> _TEXT TO READ_:

Bethany Stephens, 22, of Glen Allen was found dead in a wooded area where she frequently had walked her dogs.

Seeking to push back at rumors swirling about the death of Bethany Lynn Stephens, the Goochland County sheriff repeated Monday that he believes that Stephens’ dogs killed her and that it was not a case of foul play.

In the second news conference in four days about a horrific case that has gained national attention, Sheriff James Agnew provided additional grisly details about Stephens’ death last week. The 22-year-old woman was discovered by Goochland sheriff’s deputies about 8:20 p.m. Thursday in a wooded area near her father’s home.

“From what we found on the scene, from the evidence we observed, from the evidence we collected, that narrative doesn’t fit,” the sheriff said of foul play. “We had a number of witnesses who came forward, and we were able to put a time frame together and put people’s movements together.”

“Now having said that,” he added, “we are still following up on those. We are still doing some forensic tests. We are still doing interviews.”

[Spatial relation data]
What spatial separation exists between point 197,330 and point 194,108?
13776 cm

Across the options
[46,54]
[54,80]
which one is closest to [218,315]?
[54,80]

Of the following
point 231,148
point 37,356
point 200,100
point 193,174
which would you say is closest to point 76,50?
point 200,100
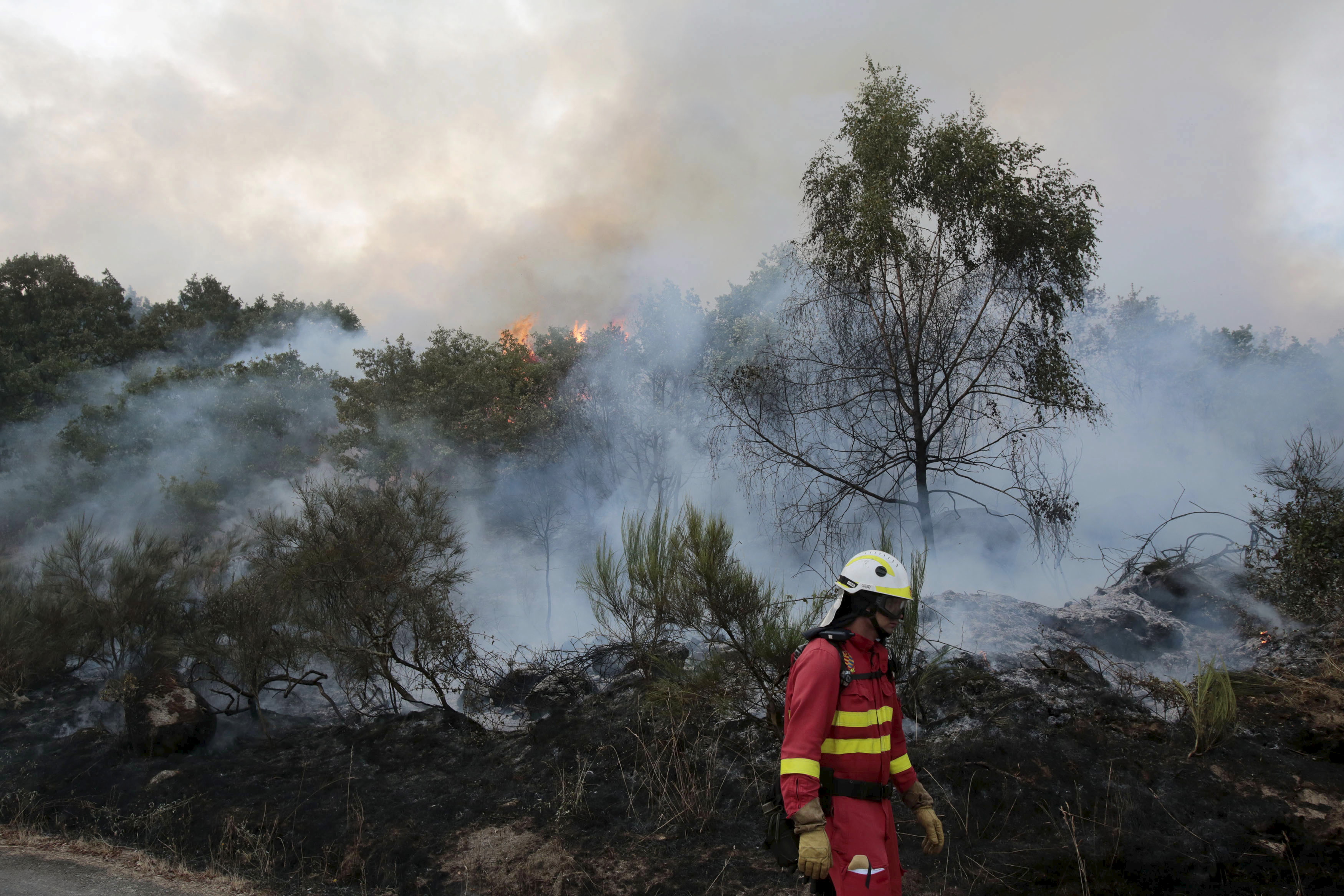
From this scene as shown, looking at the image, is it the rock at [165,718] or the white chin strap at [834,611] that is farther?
the rock at [165,718]

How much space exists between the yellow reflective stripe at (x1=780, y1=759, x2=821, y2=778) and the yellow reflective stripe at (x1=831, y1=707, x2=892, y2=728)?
0.21 m

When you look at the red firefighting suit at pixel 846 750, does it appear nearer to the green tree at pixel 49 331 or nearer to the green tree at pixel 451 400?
the green tree at pixel 451 400

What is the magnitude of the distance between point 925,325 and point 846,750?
682cm

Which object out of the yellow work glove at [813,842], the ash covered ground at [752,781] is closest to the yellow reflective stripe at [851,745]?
the yellow work glove at [813,842]

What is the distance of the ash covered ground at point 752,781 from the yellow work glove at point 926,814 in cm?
157

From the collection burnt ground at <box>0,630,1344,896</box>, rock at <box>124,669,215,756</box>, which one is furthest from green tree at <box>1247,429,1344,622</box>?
rock at <box>124,669,215,756</box>

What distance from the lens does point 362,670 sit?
892 centimetres

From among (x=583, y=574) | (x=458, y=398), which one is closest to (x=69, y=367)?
(x=458, y=398)

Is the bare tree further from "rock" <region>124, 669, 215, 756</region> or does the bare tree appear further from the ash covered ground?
the ash covered ground

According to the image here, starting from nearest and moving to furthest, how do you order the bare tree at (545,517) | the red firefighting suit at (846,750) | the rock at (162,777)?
1. the red firefighting suit at (846,750)
2. the rock at (162,777)
3. the bare tree at (545,517)

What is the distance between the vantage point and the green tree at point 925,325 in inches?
337

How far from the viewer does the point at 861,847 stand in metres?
3.03

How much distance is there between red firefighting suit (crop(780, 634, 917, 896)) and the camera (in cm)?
298

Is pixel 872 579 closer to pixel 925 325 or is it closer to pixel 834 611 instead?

> _TASK GOAL_:
In the news report on Bethany Stephens's death, why does the sheriff say a foul-play narrative doesn't fit? Answer in one to three sentences. This material comes from a different source than the text.

> _CORRECT ANSWER_:
He says it doesn't fit based on what was found at the scene and the evidence investigators observed and collected. He adds that a number of witnesses came forward, which let investigators put together a time frame and people's movements.